Мне нравилось, что сплавляющиеся сквозь дикую эту местность люди вдруг, на очередном повороте, видят нас – и удивляются негаданной и таинственной встрече.
«Какая собака, смотри».
«И мужчина с ней».
«Откуда они здесь?»
«Тут до ближайшей деревни ещё час, или даже больше».
«И никаких дорог».
«И лодки на берегу не видно».
«Что это за порода?
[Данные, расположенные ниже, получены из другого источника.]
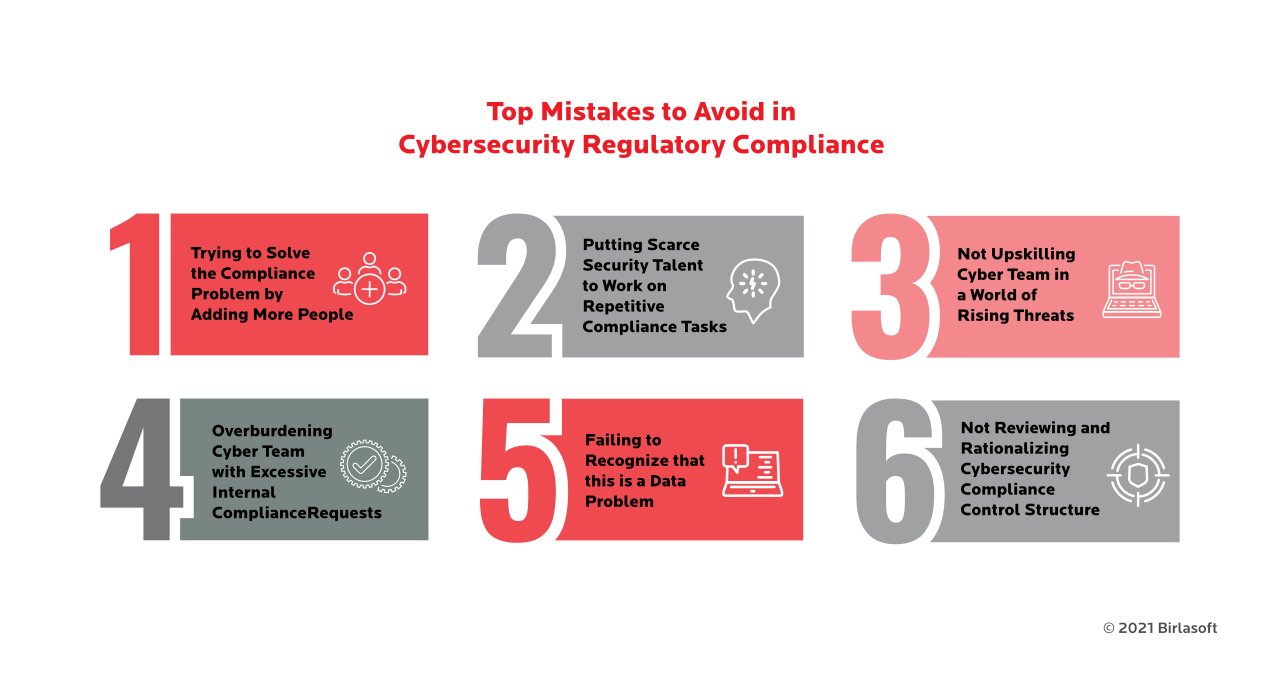 Top Mistakes to Avoid in Cybersecurity Regulatory Compliance

1 Trying to Solve the Compliance Problem by Adding More People

2 Putting Scarce Security Talent to Work on Repetitive Compliance Tasks

3 Not Upskilling Cyber Team in a World of Rising Threats

4 Overburdening Cyber Team with Excessive Internal ComplianceRequests

5 Failing to Recognize that this is a Data Problem

6 Not Reviewing and Rationalizing Cybersecurity Compliance Control Structure

© 2021 Birlasoft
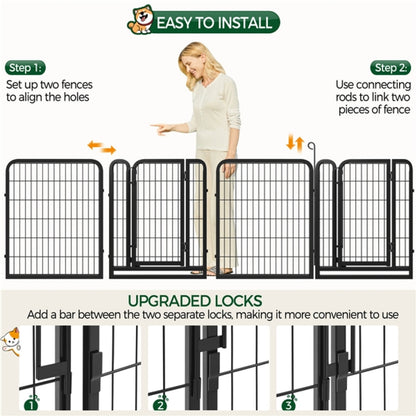 EASY TO INSTALL

Step 1:
Set up two fences to align the holes

Step 2:
Use connecting rods to link two pieces of fence

UPGRADED LOCKS
Add a bar between the two separate locks, making it more convenient to use

1

2

3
Какой белый. Какой огромный…»
…На этот раз он разыскал на берегу что-то любопытное, и всё не хотел спускаться к воде.
Лодка была одна, и я ещё не видел её за поворотом.
– Кай, – звал я шёпотом. – Ну пожалуйста. Иди, устроим представленье. Ну, Кай.
…Наконец, он согласился.
Он с шумом вошёл в реку с левой её стороны; я же расположился, по пояс в воде, с правой – загорелый и ещё, как мне тогда казалось, молодой.
Лишь слегка небритый и отчасти поседевший волосом на груди.
Когда лодка вышла к нам навстречу, Кай стоял, не шевелясь, глядя на плывущих. И я тоже не двигался, терпеливо дожидаясь, когда люди, не знающие, что голоса их нам слышны, начнут шёпотом восхищаться.
В лодке сидели двое: юноша и девушка. Быть может, им было лет по двадцать, или немногим больше.
Отчего-то они молчали.
Я уже устал дожидаться восхищенья, а что думал Кай, мне неведомо.
И лишь когда лица путников стали различимы, я понял причину их молчанья.
Они были в ужасе.
Лодку сносило вниз. Они судорожно касались вёсел, мечтая поскорей миновать нас, не приблизившись ни к этому страшному старику, ни к этой чудовищной собаке.
Так и не произнеся ни звука, они прошли меж нас, как бы минуя лесной караул.
Спустя минуту, когда эти двое в лодке вдруг начали усиленно грести, я сказал, пожав плечами, Каю:
– Зря они так.
Кай сделал ещё несколько шагов и, потеряв под ногами дно, поплыл ко мне, вытягивая лебединого окраса сильную шею, раздувая тонкие щёки и фыркая.
Мать сущего
Завернёшь нечаянно в самый дальний уголок памяти.
Удивишься, начнёшь осматриваться. Опознаешь время года за окном. Тронешь несколько вещей на столе. Поправишь скатерть, тихо присядешь. Качнёшь под столом ногой – и вдруг услышишь тихое рычанье.
– Золька, ты здесь, что ли?
Это наш бассет, рыжая, в белых пятнах сучка. Предупреждает, чтоб её не задели досужими ногами.